Reading passage
-*-

How to Express Love Languages The Best Way In Your Relationship

by Ominigbo Ovie Jeffery
2 comments
love languages

If you ask Nigerians their thoughts about love, they will tell you it’s overrated. Telling you, “last last na everybody go chop breakfast.”

Then, the question is; why did end up with such mentality? It’s because they don’t know the ingredients to spice their relationships.

This article will change that by telling you how to express love in your relationship through some languages.

These languages are not Igbo, Swahili, Yoruba or Egun. They are forms of affection that will make your relationship sweet.

What is a Love Language?

The phrase “love language” refers to the preferred method of showing and receiving affection from a spouse. This refers to the expressions of love various people would like to receive from others.

The phrase employs the word “language” to describe a certain way (or ways) that a romantic partner prefers to communicate (or experience) love, which may or may not include words.

Different Types of Love Languages

Dr. Gary Chapman, author of “The Five Love Languages: How to Express Heartfelt Commitment to Your Mate,” asserts that there are five different ways to express love. These five love languages refer to the five straightforward ways we want to be loved and the five straightforward ways we love others.

-*-

Work instructions
Can you reproduce the whole love languages article above word for word, from its title to its final sentence?

Dataset records
-*-

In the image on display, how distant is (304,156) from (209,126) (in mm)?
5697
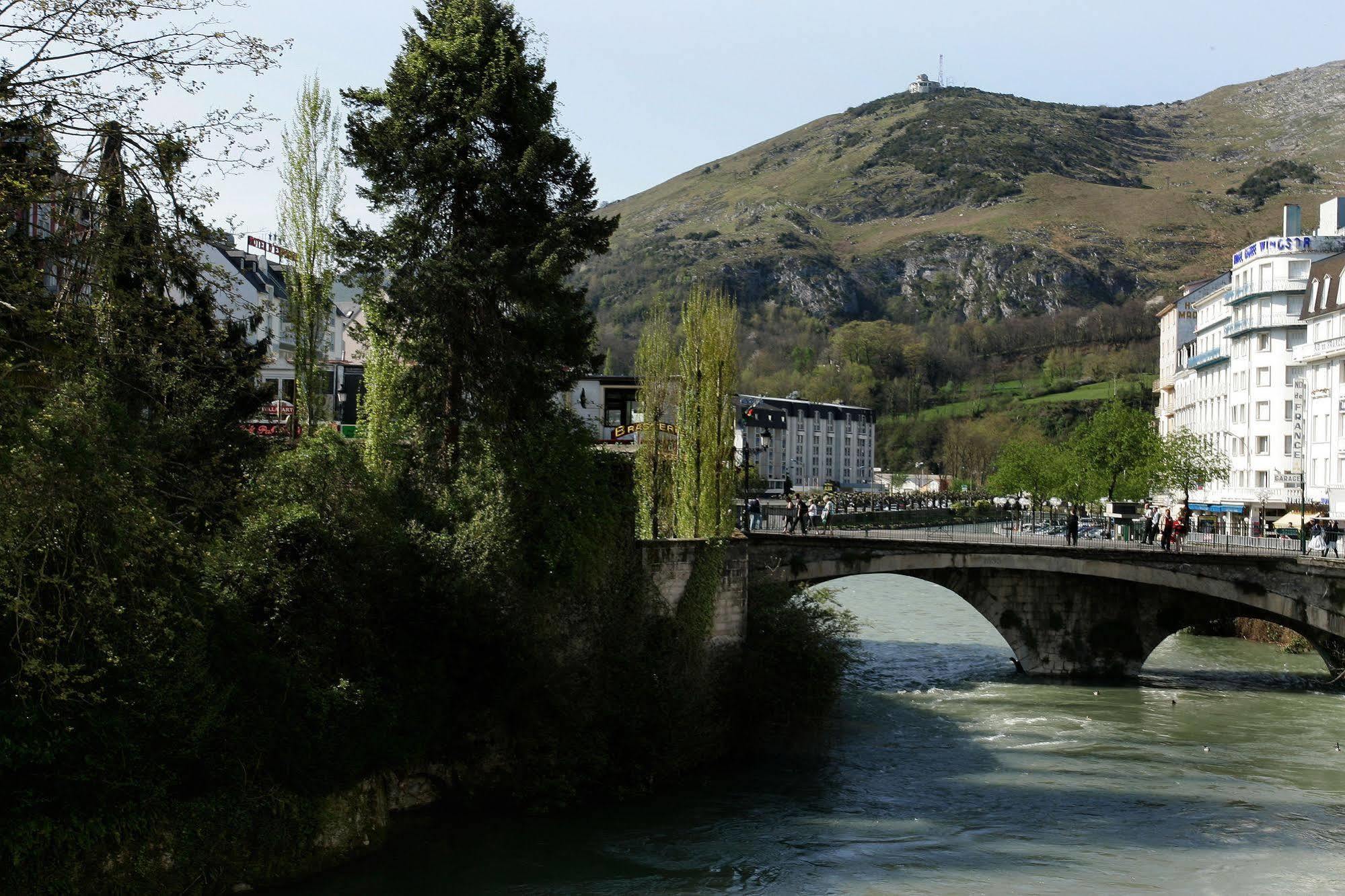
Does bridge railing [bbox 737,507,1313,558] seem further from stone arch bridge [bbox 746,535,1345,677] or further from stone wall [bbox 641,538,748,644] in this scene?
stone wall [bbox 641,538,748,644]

-*-

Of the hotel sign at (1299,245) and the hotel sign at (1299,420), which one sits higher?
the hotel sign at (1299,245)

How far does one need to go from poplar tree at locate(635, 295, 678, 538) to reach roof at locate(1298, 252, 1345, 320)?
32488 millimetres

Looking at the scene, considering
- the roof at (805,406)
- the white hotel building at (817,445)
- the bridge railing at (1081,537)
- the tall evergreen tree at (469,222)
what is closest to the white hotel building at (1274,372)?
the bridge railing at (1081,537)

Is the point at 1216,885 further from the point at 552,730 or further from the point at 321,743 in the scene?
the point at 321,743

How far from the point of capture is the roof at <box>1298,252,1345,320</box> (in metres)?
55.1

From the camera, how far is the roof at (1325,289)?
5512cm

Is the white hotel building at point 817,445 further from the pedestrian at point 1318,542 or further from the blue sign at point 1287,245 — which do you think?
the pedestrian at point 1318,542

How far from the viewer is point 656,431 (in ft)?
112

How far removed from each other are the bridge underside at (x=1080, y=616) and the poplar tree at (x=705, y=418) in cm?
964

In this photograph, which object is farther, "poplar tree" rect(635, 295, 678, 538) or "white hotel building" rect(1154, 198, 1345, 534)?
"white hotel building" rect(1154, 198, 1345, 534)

-*-

Exercise answer
How to Express Love Languages The Best Way In Your Relationship

by Ominigbo Ovie Jeffery
2 comments
love languages

If you ask Nigerians their thoughts about love, they will tell you it’s overrated. Telling you, “last last na everybody go chop breakfast.”

Then, the question is; why did end up with such mentality? It’s because they don’t know the ingredients to spice their relationships.

This article will change that by telling you how to express love in your relationship through some languages.

These languages are not Igbo, Swahili, Yoruba or Egun. They are forms of affection that will make your relationship sweet.

What is a Love Language?

The phrase “love language” refers to the preferred method of showing and receiving affection from a spouse. This refers to the expressions of love various people would like to receive from others.

The phrase employs the word “language” to describe a certain way (or ways) that a romantic partner prefers to communicate (or experience) love, which may or may not include words.

Different Types of Love Languages

Dr. Gary Chapman, author of “The Five Love Languages: How to Express Heartfelt Commitment to Your Mate,” asserts that there are five different ways to express love. These five love languages refer to the five straightforward ways we want to be loved and the five straightforward ways we love others.